Stated task A
Copy the passage of the comment thread from "As it happened, the" to "the weapons charge.".
Stated task B
How many years does the comment thread say Flores must serve for the weapons charge?

Selected extract
---
Of course what I wrote about arguments the prosecution might have made to try to save the conviction does not in any way excuse the prosecution's failure to bring the dismissal of the charge to the attention of the trial judge and/or the defense lawyer before the trial began. That is indefensible.

Why not file an ethics complaint with the bar?

I have no first-hand facts. Why would I?

Anyone who hears of misconduct by a lawyer, even if their knowledge is second or third hand, may appropriately bring it to the attention of the state bar. The reasons for doing so are obvious. It's then up to the state bar to investigate or not.
9.19.2007 11:57pm
Malvolio:
And since the conviction has been vacated, no jeopardy has attached and the state can retry him. Which is good, because apparently, he did it.
Wrong again.

According to the Newsday article, the judge submitted both a intentional murder charge and a depraved-indifference murder charge, over prosecutors' objection -- which suggests they too had forgotten or never knew that the depraved-indifference murder charge had been dismissed: if they had known, they would have told the judge and he would certainly have pulled the charge and the jury, with only one murder charge in front of them, might very well have convicted.

As it happened, the jury acquitted on intentional murder and convicted on the invalid depraved-indifference charge. Now Flores cannot be retried for intentional murder, because he's been acquitted and jeopardy has attached, and is unlikely to be retried for depraved-indifference, apparently because he killed the dude on purpose.

And in any case, I doubt you could retry someone for a lesser form of homicide after he'd been acquitted of a worse form, or else the prosecutor could just retry people over and over down the scale. Still, the irony is sweet.

So he's scot-free, as soon as he serves 15 years for the weapons charge.
9.19.2007 11:59pm
Christopher Cooke (mail):
I guess I am just not a criminal defense attorney, but I am not so thoroughly outraged as Orin about what happened. While the grand jury's charge against Flores for depraved indifference murder had been dismissed by the first trial judge (why, we don't know, maybe it was because of the NY case described in the Newsday article, which holds you can't charge someone with both types of murder for the same conduct), his indictment for intentional homicide was sufficient. The fact that the lesser included offense was mistakenly submitted to the petite (trial court) jury along with the greater offense is to be sure a screw-up, but not the type of miscarriage of justice that occured in the Nifong/Duke case. Indeed, I find it interesting that the jury convicted Flores of that offense, suggesting there was evidence of his involvement in the homicide. This is not to say that I approve of the DA's decision to not alert the defense counsel or the Court about the mistake, a DA should do the right thing. But, at the end of the day, I am not too troubled by the situation. This is far less egregious than a dissenting 5th Circuit judge's opinion in a murder case that a defense attorney's sleeping through much his client's trial did not constitute ineffective assistance of counsel.
---
Listed records

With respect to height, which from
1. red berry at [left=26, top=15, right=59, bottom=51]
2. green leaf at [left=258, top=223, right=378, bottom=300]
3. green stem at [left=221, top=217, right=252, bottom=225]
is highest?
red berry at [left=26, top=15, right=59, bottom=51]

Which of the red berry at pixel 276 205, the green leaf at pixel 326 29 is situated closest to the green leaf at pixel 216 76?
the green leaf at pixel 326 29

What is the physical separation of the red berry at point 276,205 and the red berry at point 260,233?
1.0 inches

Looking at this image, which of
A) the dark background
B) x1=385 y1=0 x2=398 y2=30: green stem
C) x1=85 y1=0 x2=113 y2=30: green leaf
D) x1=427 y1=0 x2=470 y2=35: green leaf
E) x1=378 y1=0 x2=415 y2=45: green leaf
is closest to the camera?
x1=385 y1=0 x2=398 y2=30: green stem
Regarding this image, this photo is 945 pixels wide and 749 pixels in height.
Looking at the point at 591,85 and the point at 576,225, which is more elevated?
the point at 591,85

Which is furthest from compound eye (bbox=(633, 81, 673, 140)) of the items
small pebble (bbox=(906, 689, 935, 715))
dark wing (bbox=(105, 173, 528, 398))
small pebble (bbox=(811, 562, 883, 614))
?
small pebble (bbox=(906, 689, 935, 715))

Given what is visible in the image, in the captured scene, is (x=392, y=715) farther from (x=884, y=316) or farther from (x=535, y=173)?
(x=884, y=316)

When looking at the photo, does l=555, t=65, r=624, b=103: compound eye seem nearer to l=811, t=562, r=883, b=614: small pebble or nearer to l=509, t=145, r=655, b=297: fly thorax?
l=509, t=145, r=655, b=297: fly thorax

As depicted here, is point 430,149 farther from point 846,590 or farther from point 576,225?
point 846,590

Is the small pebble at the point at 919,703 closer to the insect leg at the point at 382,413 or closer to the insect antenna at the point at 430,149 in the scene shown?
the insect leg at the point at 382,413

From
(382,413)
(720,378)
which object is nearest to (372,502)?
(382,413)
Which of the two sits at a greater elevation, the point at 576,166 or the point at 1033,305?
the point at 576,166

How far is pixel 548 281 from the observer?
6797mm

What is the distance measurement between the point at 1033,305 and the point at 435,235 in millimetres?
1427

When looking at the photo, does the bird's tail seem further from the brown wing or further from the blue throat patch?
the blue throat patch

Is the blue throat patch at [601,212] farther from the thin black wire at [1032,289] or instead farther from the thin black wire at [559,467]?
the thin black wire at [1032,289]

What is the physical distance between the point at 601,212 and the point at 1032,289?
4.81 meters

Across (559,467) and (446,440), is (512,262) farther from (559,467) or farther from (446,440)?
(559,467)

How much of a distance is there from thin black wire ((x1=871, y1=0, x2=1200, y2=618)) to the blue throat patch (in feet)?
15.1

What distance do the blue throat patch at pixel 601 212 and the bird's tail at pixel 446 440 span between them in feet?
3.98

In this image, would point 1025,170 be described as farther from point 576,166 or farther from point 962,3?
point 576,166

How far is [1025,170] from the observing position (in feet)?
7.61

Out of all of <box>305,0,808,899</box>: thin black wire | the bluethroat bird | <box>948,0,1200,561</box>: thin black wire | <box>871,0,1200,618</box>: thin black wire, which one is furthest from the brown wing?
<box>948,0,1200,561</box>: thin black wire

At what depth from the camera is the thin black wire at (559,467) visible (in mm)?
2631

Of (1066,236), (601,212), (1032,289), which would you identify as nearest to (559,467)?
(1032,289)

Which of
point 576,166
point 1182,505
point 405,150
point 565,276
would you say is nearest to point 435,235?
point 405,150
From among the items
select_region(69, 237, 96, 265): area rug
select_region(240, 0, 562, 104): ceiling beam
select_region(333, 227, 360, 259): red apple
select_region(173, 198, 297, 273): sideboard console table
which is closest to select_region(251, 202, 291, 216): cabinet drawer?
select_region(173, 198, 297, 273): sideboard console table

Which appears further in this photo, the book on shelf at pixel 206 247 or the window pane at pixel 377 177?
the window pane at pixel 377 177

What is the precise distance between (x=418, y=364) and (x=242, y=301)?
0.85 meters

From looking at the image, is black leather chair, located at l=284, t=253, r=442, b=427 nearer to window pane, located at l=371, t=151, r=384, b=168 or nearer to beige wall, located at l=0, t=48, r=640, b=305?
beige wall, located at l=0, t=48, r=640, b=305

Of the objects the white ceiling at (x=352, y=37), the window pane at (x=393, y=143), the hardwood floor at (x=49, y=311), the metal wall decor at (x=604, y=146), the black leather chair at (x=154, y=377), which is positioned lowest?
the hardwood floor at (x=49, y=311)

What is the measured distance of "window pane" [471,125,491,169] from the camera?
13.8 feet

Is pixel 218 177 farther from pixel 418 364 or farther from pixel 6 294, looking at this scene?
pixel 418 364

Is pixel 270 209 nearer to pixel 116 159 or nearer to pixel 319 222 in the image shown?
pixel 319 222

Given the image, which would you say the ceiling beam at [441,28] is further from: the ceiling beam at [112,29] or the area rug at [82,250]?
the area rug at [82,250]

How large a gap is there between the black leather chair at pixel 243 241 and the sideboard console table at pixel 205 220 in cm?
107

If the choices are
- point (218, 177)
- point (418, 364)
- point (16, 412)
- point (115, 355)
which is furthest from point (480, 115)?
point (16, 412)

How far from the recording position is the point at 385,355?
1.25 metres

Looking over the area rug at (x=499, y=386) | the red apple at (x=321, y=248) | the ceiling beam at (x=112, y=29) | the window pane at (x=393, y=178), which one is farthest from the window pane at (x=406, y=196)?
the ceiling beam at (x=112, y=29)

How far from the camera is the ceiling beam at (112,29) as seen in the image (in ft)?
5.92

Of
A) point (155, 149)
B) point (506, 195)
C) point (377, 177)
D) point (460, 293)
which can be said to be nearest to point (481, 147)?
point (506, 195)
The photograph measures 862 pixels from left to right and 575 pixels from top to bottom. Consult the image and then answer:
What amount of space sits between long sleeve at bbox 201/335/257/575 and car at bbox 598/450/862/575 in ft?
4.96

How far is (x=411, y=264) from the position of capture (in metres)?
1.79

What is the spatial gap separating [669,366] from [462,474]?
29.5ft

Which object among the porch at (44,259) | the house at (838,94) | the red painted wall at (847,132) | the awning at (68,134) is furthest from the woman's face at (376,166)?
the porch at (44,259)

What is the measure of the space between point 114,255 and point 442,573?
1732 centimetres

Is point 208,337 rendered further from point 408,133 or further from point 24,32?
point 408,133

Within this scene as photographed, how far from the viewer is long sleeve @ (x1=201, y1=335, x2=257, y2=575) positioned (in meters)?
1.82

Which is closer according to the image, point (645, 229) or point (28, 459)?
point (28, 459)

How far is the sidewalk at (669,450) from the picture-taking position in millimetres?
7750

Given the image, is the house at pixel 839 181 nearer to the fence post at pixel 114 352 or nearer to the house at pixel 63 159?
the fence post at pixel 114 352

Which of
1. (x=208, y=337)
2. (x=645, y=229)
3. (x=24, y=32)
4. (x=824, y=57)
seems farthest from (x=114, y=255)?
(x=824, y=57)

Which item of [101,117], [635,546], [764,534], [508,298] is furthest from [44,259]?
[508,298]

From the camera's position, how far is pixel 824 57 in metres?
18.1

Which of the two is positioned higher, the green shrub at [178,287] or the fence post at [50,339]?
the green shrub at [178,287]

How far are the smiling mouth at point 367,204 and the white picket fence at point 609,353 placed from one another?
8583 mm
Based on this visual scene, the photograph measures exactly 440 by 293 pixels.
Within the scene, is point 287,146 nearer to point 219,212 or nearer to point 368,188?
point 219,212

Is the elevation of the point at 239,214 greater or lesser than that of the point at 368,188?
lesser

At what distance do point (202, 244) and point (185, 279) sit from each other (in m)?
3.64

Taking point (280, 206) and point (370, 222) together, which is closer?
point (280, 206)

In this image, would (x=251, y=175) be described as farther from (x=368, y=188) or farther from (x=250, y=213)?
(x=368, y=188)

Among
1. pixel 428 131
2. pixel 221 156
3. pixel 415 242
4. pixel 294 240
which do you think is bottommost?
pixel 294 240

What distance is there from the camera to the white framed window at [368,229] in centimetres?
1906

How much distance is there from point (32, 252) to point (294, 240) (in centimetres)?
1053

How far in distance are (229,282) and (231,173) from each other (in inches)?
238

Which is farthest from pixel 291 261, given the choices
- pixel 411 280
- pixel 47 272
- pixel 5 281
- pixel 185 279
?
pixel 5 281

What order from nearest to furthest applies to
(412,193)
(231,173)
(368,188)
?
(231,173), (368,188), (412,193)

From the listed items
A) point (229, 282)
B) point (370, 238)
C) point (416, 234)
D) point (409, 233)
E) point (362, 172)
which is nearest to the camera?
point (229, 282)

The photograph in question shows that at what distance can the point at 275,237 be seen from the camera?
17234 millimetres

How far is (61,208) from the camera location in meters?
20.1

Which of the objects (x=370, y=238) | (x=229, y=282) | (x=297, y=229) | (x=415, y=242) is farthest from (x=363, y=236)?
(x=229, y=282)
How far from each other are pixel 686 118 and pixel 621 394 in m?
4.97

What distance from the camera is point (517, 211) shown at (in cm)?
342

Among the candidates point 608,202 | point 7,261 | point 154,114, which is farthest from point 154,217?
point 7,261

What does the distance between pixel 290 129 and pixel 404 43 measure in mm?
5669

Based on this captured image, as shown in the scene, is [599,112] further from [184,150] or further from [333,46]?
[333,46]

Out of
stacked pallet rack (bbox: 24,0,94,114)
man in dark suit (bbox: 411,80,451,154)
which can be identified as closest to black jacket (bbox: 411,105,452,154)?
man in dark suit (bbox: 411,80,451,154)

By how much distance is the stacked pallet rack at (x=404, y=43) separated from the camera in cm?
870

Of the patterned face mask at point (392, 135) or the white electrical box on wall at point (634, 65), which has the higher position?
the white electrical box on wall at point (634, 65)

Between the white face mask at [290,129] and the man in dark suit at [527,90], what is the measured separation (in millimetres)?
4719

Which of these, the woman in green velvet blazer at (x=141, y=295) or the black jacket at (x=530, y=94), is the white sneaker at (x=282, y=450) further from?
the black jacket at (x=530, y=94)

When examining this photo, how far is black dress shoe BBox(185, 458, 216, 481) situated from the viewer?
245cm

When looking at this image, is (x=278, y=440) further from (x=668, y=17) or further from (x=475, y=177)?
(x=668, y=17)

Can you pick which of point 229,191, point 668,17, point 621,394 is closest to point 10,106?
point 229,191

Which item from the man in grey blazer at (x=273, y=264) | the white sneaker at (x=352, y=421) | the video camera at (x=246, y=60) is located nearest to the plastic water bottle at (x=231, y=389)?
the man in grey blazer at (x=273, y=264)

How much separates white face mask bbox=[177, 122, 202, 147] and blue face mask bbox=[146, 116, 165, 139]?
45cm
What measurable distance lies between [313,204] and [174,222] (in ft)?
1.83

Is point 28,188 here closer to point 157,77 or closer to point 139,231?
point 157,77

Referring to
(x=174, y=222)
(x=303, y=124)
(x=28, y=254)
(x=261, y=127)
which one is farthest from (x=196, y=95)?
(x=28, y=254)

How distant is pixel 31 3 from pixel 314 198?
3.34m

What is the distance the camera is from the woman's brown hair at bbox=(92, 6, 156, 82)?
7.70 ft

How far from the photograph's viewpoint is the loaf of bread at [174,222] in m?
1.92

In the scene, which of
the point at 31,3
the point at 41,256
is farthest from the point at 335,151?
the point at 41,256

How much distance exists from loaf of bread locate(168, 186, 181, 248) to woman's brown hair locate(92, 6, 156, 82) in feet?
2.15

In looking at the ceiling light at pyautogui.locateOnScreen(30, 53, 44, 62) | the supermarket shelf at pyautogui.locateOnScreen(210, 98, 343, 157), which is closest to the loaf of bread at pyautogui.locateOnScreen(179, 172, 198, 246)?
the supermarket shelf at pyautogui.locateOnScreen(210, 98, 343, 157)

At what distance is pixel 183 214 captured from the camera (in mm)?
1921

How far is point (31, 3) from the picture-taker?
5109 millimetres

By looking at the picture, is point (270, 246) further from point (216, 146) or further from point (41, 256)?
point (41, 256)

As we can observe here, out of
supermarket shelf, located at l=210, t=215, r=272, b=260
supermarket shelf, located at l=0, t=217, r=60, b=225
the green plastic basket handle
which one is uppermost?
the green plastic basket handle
---
Answer A
As it happened, the jury acquitted on intentional murder and convicted on the invalid depraved-indifference charge. Now Flores cannot be retried for intentional murder, because he's been acquitted and jeopardy has attached, and is unlikely to be retried for depraved-indifference, apparently because he killed the dude on purpose.

And in any case, I doubt you could retry someone for a lesser form of homicide after he'd been acquitted of a worse form, or else the prosecutor could just retry people over and over down the scale. Still, the irony is sweet.

So he's scot-free, as soon as he serves 15 years for the weapons charge.

Answer B
15 years.